[Image-linked spatial questions]
———

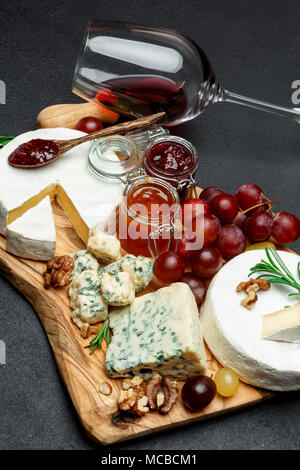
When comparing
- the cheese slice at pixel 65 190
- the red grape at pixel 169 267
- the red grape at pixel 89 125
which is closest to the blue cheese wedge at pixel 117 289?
the red grape at pixel 169 267

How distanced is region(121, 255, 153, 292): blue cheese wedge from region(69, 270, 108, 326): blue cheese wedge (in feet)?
0.34

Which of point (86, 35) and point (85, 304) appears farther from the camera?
point (86, 35)

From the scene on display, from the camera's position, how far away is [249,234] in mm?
2057

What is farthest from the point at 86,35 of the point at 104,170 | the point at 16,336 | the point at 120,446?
the point at 120,446

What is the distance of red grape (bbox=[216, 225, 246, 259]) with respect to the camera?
1.99 metres

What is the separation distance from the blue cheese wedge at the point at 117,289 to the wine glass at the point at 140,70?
82 cm

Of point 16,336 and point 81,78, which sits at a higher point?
point 81,78

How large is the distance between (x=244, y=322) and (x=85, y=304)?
1.63 feet

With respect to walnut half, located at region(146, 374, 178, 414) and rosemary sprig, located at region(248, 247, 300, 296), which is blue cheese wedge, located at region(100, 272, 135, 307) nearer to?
walnut half, located at region(146, 374, 178, 414)

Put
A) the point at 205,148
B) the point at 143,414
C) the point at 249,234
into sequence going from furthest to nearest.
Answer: the point at 205,148 → the point at 249,234 → the point at 143,414

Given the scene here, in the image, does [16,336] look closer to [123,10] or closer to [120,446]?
[120,446]

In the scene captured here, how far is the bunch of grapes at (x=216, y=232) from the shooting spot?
6.26 ft

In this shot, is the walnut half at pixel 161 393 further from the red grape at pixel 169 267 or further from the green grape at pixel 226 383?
the red grape at pixel 169 267

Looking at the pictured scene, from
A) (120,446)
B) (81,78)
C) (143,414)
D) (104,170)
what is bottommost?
(120,446)
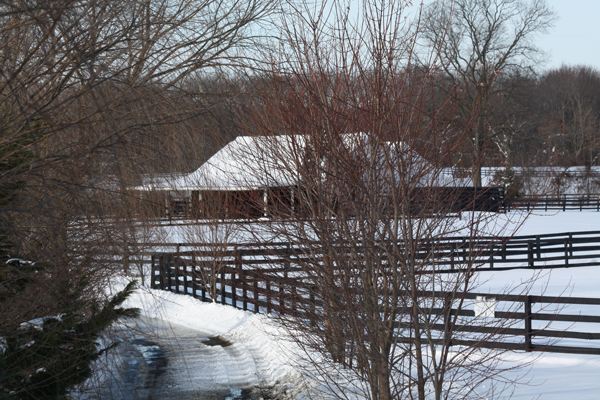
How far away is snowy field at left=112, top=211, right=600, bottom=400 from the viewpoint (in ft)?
24.1

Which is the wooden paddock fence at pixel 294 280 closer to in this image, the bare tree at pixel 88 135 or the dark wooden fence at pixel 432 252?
the dark wooden fence at pixel 432 252

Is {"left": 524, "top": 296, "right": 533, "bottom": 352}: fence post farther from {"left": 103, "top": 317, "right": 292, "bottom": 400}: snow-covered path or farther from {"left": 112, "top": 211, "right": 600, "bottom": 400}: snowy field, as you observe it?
{"left": 103, "top": 317, "right": 292, "bottom": 400}: snow-covered path

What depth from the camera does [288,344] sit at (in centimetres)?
1045

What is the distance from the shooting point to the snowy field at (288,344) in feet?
24.1

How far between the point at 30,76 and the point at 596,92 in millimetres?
72071

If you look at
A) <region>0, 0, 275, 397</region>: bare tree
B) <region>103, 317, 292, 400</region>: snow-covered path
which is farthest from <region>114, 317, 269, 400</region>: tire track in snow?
<region>0, 0, 275, 397</region>: bare tree

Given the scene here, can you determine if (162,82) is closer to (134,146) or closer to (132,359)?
(134,146)

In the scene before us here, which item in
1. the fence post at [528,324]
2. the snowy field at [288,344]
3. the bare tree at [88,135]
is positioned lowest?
the snowy field at [288,344]

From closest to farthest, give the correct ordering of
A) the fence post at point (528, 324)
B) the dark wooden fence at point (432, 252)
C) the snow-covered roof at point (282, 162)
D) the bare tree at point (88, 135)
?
the bare tree at point (88, 135), the snow-covered roof at point (282, 162), the dark wooden fence at point (432, 252), the fence post at point (528, 324)

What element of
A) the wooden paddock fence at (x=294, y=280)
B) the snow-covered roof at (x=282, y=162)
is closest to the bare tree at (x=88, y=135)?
the snow-covered roof at (x=282, y=162)

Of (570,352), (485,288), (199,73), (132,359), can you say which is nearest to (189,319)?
(132,359)

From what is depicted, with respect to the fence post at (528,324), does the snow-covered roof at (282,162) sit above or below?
above

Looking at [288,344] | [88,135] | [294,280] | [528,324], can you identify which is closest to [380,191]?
[294,280]

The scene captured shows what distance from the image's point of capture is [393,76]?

———

◆ What is being asked
From the records above, pull out every line containing the word "shooting" and copy each one in full.

◆ Expected answer
In the scene captured here, how far is the bunch of grapes at (x=216, y=232) from the shooting spot?
What is the distance from the shooting point to the snowy field at (288,344) in feet?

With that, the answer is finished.